Exercise instructions: In the data below, replace every occurrence of "camera" with "viewer" and leave everything else unchanged.

Input:
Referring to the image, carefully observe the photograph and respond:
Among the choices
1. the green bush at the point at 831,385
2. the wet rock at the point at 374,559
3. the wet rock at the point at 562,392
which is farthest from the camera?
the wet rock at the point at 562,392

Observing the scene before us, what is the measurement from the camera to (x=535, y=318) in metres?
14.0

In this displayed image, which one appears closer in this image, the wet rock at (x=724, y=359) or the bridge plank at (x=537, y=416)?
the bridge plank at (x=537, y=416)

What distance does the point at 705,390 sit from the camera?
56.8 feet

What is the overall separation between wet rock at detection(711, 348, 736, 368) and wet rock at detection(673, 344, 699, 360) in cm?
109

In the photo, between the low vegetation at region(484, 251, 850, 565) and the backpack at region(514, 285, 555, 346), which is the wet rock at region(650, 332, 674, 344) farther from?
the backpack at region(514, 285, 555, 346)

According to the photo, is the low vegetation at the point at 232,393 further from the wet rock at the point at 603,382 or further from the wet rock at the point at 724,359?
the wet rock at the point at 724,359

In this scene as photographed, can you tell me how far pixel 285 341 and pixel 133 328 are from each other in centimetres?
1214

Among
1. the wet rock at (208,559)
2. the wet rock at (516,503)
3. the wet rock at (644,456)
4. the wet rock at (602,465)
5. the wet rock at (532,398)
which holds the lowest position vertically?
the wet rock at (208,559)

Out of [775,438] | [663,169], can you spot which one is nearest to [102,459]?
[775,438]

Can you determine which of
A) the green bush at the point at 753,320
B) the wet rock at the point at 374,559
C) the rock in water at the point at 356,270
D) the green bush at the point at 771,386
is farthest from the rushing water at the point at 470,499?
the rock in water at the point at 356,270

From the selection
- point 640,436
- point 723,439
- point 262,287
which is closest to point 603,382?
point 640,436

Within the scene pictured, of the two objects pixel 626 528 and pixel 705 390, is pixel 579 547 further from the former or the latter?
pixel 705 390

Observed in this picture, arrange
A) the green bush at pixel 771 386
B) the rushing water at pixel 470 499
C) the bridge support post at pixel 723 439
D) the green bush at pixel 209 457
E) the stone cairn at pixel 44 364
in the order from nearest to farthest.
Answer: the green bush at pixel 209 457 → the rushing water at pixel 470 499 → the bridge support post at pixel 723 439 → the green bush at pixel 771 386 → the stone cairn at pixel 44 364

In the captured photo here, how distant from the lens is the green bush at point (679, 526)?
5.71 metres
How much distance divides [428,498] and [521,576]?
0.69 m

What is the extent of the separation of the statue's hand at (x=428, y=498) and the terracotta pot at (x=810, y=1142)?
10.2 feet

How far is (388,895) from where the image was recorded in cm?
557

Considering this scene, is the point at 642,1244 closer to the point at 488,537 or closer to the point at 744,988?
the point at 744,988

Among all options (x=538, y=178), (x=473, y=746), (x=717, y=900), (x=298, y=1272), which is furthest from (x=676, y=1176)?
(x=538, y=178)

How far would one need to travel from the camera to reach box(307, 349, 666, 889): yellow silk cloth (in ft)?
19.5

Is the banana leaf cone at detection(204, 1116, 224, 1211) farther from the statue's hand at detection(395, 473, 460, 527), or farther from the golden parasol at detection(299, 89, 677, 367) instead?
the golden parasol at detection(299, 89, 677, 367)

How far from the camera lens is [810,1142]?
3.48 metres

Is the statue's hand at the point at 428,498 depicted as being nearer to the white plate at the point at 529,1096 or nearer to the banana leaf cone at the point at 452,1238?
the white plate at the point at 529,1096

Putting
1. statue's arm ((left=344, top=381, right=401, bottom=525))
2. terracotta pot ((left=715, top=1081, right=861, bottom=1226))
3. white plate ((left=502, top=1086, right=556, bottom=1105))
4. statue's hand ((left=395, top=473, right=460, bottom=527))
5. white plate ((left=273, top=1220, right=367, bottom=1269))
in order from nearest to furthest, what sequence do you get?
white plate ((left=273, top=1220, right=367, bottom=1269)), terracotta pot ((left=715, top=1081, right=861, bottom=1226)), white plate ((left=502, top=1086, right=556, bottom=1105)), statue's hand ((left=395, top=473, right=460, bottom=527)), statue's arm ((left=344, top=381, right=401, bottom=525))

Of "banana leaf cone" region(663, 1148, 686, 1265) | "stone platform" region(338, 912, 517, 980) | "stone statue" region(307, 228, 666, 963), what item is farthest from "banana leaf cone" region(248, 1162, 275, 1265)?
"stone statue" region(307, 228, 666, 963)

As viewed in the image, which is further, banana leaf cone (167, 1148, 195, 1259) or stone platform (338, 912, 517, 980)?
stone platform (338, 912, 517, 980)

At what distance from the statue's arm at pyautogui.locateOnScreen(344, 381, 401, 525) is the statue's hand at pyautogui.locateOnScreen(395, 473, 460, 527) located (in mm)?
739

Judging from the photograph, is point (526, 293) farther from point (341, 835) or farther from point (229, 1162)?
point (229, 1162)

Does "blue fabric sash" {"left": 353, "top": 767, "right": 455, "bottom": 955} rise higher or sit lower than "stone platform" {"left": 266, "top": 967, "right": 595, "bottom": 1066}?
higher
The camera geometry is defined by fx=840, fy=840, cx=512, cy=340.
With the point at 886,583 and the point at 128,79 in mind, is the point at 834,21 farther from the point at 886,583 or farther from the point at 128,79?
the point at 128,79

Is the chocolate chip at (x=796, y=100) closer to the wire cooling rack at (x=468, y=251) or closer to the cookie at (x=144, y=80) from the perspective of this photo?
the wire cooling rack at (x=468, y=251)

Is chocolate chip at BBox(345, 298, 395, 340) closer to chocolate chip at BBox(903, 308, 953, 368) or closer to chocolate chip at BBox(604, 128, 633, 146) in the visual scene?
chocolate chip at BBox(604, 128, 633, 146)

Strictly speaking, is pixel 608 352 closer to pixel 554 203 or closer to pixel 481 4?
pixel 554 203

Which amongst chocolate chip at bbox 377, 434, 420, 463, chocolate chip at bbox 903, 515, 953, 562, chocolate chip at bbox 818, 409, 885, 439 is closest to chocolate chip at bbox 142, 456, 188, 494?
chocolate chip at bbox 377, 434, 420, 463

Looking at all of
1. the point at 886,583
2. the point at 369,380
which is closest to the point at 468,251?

Response for this exercise:
Referring to the image, carefully observe the photograph and respond:
Among the choices
1. the green bush at the point at 831,385
2. the wet rock at the point at 374,559
3. the wet rock at the point at 562,392
which is farthest from the viewer?
the wet rock at the point at 562,392

Observing the scene before us, what is the measurement from the viewer to (x=535, y=318) in metres?
14.0

In this displayed image, which one appears closer in this image, the wet rock at (x=724, y=359) or the bridge plank at (x=537, y=416)?
the bridge plank at (x=537, y=416)

What distance does the point at 705,390 sit from the viewer?
56.8 feet

What is the overall separation between wet rock at detection(711, 348, 736, 368) and wet rock at detection(673, 344, 699, 360) in cm?
109

In the photo, between the low vegetation at region(484, 251, 850, 565) and the backpack at region(514, 285, 555, 346), which is the wet rock at region(650, 332, 674, 344) farther from?
the backpack at region(514, 285, 555, 346)

According to the photo, is the low vegetation at the point at 232,393 further from the wet rock at the point at 603,382 or further from the wet rock at the point at 724,359?
the wet rock at the point at 724,359

In this scene as photographed, can you tell me how far pixel 285 341 and pixel 133 328 are from each other in centimetres?
1214

Among
1. the wet rock at (208,559)
2. the wet rock at (516,503)
3. the wet rock at (644,456)
4. the wet rock at (602,465)
5. the wet rock at (532,398)
which holds the lowest position vertically?
the wet rock at (208,559)

Out of [775,438] | [663,169], can you spot which one is nearest to [102,459]?
[775,438]

Can you determine which of
A) the green bush at the point at 753,320
B) the wet rock at the point at 374,559
C) the rock in water at the point at 356,270
D) the green bush at the point at 771,386
is farthest from the rushing water at the point at 470,499?
the rock in water at the point at 356,270

From the selection
- point 640,436
- point 723,439
- point 262,287
which is closest to point 603,382?
point 640,436

Within the scene pictured, of the two objects pixel 626 528 and pixel 705 390, is pixel 579 547 further from the former or the latter?
pixel 705 390

Observed in this picture, arrange
A) the green bush at pixel 771 386
B) the rushing water at pixel 470 499
C) the bridge support post at pixel 723 439
D) the green bush at pixel 209 457
E) the stone cairn at pixel 44 364
in the order from nearest to farthest.
Answer: the green bush at pixel 209 457 → the rushing water at pixel 470 499 → the bridge support post at pixel 723 439 → the green bush at pixel 771 386 → the stone cairn at pixel 44 364

In the captured photo here, how distant from the lens is the green bush at point (679, 526)?
5.71 metres
How much distance divides [428,498] and [521,576]?
0.69 m

What is the extent of the separation of the statue's hand at (x=428, y=498) and the terracotta pot at (x=810, y=1142)?
10.2 feet

How far is (388,895) from where the image was recorded in cm?
557

Considering this scene, is the point at 642,1244 closer to the point at 488,537 or closer to the point at 744,988?
the point at 744,988

Among all options (x=538, y=178), (x=473, y=746), (x=717, y=900), (x=298, y=1272), which is furthest from (x=676, y=1176)?
(x=538, y=178)

How far would one need to travel from the viewer to reach box(307, 349, 666, 889): yellow silk cloth (in ft)?
19.5

Is the banana leaf cone at detection(204, 1116, 224, 1211) farther from the statue's hand at detection(395, 473, 460, 527), or farther from the golden parasol at detection(299, 89, 677, 367) instead?
the golden parasol at detection(299, 89, 677, 367)

How far from the viewer lens is [810,1142]?
3.48 metres

Is the statue's hand at the point at 428,498 depicted as being nearer to the white plate at the point at 529,1096 or nearer to the banana leaf cone at the point at 452,1238?
the white plate at the point at 529,1096

Putting
1. statue's arm ((left=344, top=381, right=401, bottom=525))
2. terracotta pot ((left=715, top=1081, right=861, bottom=1226))
3. white plate ((left=502, top=1086, right=556, bottom=1105))
4. statue's hand ((left=395, top=473, right=460, bottom=527))
5. white plate ((left=273, top=1220, right=367, bottom=1269))
in order from nearest to furthest, what sequence do you get?
white plate ((left=273, top=1220, right=367, bottom=1269)), terracotta pot ((left=715, top=1081, right=861, bottom=1226)), white plate ((left=502, top=1086, right=556, bottom=1105)), statue's hand ((left=395, top=473, right=460, bottom=527)), statue's arm ((left=344, top=381, right=401, bottom=525))

Of "banana leaf cone" region(663, 1148, 686, 1265) | "stone platform" region(338, 912, 517, 980) | "stone statue" region(307, 228, 666, 963), what item is farthest from "banana leaf cone" region(248, 1162, 275, 1265)?
"stone statue" region(307, 228, 666, 963)

As viewed in the image, which is further, banana leaf cone (167, 1148, 195, 1259) or stone platform (338, 912, 517, 980)?
stone platform (338, 912, 517, 980)

At what distance from the statue's arm at pyautogui.locateOnScreen(344, 381, 401, 525) is the statue's hand at pyautogui.locateOnScreen(395, 473, 460, 527) located (in mm)?
739

Judging from the photograph, is point (526, 293) farther from point (341, 835) or farther from point (229, 1162)?
point (229, 1162)

Does "blue fabric sash" {"left": 353, "top": 767, "right": 455, "bottom": 955} rise higher or sit lower than "stone platform" {"left": 266, "top": 967, "right": 595, "bottom": 1066}?
higher
The viewer geometry is defined by fx=840, fy=840, cx=512, cy=340.
With the point at 886,583 and the point at 128,79 in mind, is the point at 834,21 farther from the point at 886,583 or farther from the point at 128,79?
the point at 128,79

Is the chocolate chip at (x=796, y=100) closer to the wire cooling rack at (x=468, y=251) or closer to the cookie at (x=144, y=80) from the perspective of this photo?
the wire cooling rack at (x=468, y=251)

Is chocolate chip at BBox(345, 298, 395, 340) closer to chocolate chip at BBox(903, 308, 953, 368) or closer to chocolate chip at BBox(604, 128, 633, 146) in the visual scene?
chocolate chip at BBox(604, 128, 633, 146)

Strictly speaking, is pixel 608 352 closer to pixel 554 203 or closer to pixel 481 4?
pixel 554 203

Which amongst chocolate chip at bbox 377, 434, 420, 463, chocolate chip at bbox 903, 515, 953, 562, chocolate chip at bbox 818, 409, 885, 439 is closest to chocolate chip at bbox 142, 456, 188, 494?
chocolate chip at bbox 377, 434, 420, 463

Looking at all of
1. the point at 886,583
2. the point at 369,380
which is closest to the point at 468,251?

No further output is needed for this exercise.